W czwartek, 18 lipca w Sądzie Rejonowym dla Warszawy Śródmieścia sędzia wydał wyrok w głośnej sprawie śmiertelnego potrącenia w centrum stolicy.
Sędzia orzekł dla Patryka D. karę dwóch lat więzienia za spowodowanie wypadku ze skutkiem śmiertelnym i trzech miesięcy za posiadanie narkotyków. Po odbyciu kary ma też zakaz prowadzenia pojazdów przez pięć lat. Wyrok nie jest prawomocny.
Tragiczna noc w centrum Warszawy
Do dramatu doszło w nocy z 17 na 18 lipca 2021 roku na ul. Marszałkowskiej przy Złotej. Około godziny 00:30, kierowca potrącił przechodzącego przez jezdnię 45-letniego Emila Z. Ofiara poruszała się o kulach. Emil Z. był nietrzeźwy i przechodził przez jezdnię w niedozwolonym miejscu.
Samochodem kierował 27-letni wówczas tiktoker Patryk D., znany z publikacji w sieci nagrań, na których widać jak jego samochód porusza się z dużą prędkością. O wiele za szybko jechał też w noc, kiedy doszło do wypadku. Kierowca porsche 911 odwoził do domu swoją znajomą. Licznik wskazywał co najmniej 137 kilometrów na godzinę.
- Do kontaktu doszło z prędkością nie mniejszą niż 137 kilometrów na godzinę. Biegli z zakresu rekonstrukcji wypadków przedstawili przedział, że mogłoby to być od 137 do nawet 160 kilometrów na godzinę. Oczywiście w tym wypadku sąd przyjmuje niższą wartość - przekazywał ustalenia biegłych sędzia Paweł Macuga cytowany przez TVN Warszawa.
Sędzia przypomniał, że „z opinii biegłych wynika, że gdyby oskarżony poruszał się z prędkością administracyjnie dozwoloną, to pokrzywdzony przemieściłby się na prawy, skrajny pas, zaś samochód oskarżonego przejechałby obok zupełnie bezkolizyjnie”. Podkreślił jednak, że skrucha, którą wykazywał oskarżony, jest szczera.
Poszkodowany zginął na miejscu. Jego noga leżała kilkadziesiąt metrów od ciała. Tożsamość mężczyzny służby ustaliły dopiero po kilku dniach. Udało się to dzięki zgłoszeniu się na policję osób w kryzysie bezdomności, które były zaniepokojone nieobecnością swojego kolegi.
Patryk D. trafił do aresztu dzień po wypadku. W marcu 2022 roku akt oskarżenia trafił do sądu.
Patryk D. usłyszał zarzut spowodowania wypadku ze skutkiem śmiertelnym.
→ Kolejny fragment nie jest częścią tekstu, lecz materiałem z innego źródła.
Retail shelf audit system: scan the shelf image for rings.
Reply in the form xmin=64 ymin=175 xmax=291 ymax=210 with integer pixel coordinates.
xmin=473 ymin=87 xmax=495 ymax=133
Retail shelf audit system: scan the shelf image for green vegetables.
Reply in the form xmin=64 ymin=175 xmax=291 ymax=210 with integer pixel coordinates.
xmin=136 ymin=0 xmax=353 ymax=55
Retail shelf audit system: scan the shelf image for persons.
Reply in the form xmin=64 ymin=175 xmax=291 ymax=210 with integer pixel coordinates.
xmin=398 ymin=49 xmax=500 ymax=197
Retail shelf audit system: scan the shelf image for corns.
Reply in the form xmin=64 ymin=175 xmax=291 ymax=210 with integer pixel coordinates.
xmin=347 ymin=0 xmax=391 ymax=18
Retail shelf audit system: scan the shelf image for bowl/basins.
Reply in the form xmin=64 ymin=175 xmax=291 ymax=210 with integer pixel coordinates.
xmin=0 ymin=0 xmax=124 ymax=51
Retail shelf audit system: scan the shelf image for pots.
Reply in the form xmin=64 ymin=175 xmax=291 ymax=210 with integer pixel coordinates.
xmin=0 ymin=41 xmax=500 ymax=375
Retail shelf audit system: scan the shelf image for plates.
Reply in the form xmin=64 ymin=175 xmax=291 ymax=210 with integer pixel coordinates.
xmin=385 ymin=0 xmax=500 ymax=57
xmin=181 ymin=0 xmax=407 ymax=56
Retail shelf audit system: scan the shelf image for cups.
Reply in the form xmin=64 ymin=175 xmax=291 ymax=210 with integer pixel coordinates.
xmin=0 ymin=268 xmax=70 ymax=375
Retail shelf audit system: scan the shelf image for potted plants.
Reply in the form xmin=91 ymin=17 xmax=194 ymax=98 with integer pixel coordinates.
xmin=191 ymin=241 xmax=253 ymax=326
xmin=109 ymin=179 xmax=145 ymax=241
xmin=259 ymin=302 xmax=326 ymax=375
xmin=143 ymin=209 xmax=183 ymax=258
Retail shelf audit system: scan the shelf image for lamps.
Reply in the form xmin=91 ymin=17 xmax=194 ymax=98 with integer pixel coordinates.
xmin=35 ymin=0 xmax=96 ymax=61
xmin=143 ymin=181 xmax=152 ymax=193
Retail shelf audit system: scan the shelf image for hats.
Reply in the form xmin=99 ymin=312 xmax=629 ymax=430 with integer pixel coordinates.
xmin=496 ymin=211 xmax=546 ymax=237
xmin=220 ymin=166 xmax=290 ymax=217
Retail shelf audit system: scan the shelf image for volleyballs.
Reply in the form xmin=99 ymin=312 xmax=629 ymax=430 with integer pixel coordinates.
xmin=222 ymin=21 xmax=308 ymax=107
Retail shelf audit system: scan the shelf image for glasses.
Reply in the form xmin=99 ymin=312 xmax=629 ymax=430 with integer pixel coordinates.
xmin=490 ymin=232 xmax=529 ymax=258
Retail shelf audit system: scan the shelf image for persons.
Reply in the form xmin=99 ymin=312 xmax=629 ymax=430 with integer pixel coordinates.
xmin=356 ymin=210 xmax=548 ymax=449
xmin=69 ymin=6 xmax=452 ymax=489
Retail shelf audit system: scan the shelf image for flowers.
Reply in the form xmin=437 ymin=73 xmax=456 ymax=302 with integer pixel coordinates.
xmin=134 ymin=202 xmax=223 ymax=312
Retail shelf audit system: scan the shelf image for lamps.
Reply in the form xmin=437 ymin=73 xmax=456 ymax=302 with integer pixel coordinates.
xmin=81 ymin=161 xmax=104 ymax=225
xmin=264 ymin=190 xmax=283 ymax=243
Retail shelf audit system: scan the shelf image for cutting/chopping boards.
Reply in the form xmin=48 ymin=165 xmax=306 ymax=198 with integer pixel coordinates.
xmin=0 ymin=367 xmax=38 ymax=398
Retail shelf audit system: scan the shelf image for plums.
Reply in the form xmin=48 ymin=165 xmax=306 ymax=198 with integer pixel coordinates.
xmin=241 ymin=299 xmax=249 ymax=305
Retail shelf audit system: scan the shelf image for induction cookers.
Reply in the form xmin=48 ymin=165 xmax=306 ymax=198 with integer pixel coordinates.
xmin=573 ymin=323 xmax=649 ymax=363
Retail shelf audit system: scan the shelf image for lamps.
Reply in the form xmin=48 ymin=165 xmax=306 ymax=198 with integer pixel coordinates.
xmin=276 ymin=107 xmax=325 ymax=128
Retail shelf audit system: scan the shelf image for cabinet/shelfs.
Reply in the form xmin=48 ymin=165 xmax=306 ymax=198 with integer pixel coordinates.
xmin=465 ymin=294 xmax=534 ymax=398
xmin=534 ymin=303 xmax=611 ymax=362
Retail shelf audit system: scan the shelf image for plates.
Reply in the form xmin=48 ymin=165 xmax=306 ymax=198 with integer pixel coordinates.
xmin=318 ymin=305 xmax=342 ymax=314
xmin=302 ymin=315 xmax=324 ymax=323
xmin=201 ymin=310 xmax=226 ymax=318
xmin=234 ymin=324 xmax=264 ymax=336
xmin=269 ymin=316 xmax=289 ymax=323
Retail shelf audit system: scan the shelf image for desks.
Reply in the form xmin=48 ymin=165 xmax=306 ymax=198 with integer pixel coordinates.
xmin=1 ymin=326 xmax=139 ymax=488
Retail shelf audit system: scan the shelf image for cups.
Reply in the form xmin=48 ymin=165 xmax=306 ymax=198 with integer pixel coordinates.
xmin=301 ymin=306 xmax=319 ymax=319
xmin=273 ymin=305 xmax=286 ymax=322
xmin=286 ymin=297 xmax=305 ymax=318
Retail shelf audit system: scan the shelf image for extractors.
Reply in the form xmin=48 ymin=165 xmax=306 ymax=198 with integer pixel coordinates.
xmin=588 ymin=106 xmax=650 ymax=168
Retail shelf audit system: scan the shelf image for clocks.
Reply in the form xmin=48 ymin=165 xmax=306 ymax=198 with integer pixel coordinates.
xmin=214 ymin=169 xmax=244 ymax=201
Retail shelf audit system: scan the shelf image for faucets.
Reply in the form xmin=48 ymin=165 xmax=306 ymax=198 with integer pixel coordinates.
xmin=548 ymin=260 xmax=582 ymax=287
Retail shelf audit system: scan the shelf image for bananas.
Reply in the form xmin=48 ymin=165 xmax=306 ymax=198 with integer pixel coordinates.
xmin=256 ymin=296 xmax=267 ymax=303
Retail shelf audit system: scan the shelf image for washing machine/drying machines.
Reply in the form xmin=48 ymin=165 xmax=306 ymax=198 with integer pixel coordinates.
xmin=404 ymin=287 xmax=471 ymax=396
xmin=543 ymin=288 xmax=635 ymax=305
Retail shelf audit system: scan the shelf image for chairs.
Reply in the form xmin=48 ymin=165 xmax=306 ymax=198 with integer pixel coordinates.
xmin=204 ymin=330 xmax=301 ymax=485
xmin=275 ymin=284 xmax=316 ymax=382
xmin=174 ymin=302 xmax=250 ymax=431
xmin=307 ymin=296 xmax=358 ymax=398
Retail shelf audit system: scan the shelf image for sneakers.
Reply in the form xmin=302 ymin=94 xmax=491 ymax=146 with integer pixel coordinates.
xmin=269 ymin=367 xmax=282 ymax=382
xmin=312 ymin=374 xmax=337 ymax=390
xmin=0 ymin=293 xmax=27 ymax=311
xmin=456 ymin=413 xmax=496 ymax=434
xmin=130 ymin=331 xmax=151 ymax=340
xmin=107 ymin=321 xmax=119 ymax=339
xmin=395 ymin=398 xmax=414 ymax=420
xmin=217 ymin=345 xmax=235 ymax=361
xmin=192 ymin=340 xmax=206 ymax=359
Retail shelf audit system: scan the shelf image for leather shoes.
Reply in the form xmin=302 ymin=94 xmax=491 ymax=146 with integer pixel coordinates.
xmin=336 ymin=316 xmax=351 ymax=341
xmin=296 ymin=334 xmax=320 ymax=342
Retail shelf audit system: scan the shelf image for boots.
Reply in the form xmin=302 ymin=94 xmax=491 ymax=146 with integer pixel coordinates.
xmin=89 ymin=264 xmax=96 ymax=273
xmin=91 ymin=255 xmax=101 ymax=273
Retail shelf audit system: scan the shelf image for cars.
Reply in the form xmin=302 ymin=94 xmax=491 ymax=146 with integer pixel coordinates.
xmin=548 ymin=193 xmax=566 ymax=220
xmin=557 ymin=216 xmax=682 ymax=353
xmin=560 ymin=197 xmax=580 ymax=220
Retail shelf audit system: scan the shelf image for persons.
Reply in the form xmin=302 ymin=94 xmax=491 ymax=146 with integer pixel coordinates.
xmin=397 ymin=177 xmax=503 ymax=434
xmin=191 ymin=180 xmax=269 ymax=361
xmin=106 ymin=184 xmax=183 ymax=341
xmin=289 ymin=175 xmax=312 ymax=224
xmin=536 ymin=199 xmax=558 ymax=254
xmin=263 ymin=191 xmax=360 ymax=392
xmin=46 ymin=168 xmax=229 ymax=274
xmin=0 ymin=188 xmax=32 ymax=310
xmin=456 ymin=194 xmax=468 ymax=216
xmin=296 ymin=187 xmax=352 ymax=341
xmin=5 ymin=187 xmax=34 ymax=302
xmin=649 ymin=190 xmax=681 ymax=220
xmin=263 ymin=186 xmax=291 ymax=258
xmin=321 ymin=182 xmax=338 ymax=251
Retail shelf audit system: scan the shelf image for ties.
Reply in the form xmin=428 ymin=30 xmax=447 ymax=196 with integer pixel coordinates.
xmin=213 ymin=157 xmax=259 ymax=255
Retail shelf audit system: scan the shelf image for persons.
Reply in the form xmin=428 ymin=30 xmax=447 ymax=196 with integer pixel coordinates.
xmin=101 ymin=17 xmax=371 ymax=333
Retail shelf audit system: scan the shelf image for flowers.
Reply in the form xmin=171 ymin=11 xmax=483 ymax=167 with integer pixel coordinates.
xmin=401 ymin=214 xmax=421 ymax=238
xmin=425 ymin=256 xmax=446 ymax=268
Został też oskarżony o posiadanie mefedronu, który znaleziono podczas przeszukania jego mieszkania po wypadku.
Postawa oskarżonego miała wpływ na wyrok
Oskarżony przyznał się do obu czynów. Sprawca po wypadku podszedł do ofiary, sprawdzić w jakim jest stanie. Na pomoc było już jednak za późno. Patryk D. zapłacił zadośćuczynienie i pojednał się z rodziną ofiary. Sfinansował również postawienie nagrobka Emilowi Z.
Sędzia uwzględnił fakt, że do wypadku przyczynił się też sam pieszy. Poruszając się o kulach, przechodził przez jedną z najruchliwszych ulic w mieście w miejscu, gdzie nie ma zebry. Emil Z. miał na sobie ciemną odzież i nie był dobrze widoczny na drodze. Miał w organizmie półtora promila alkoholu.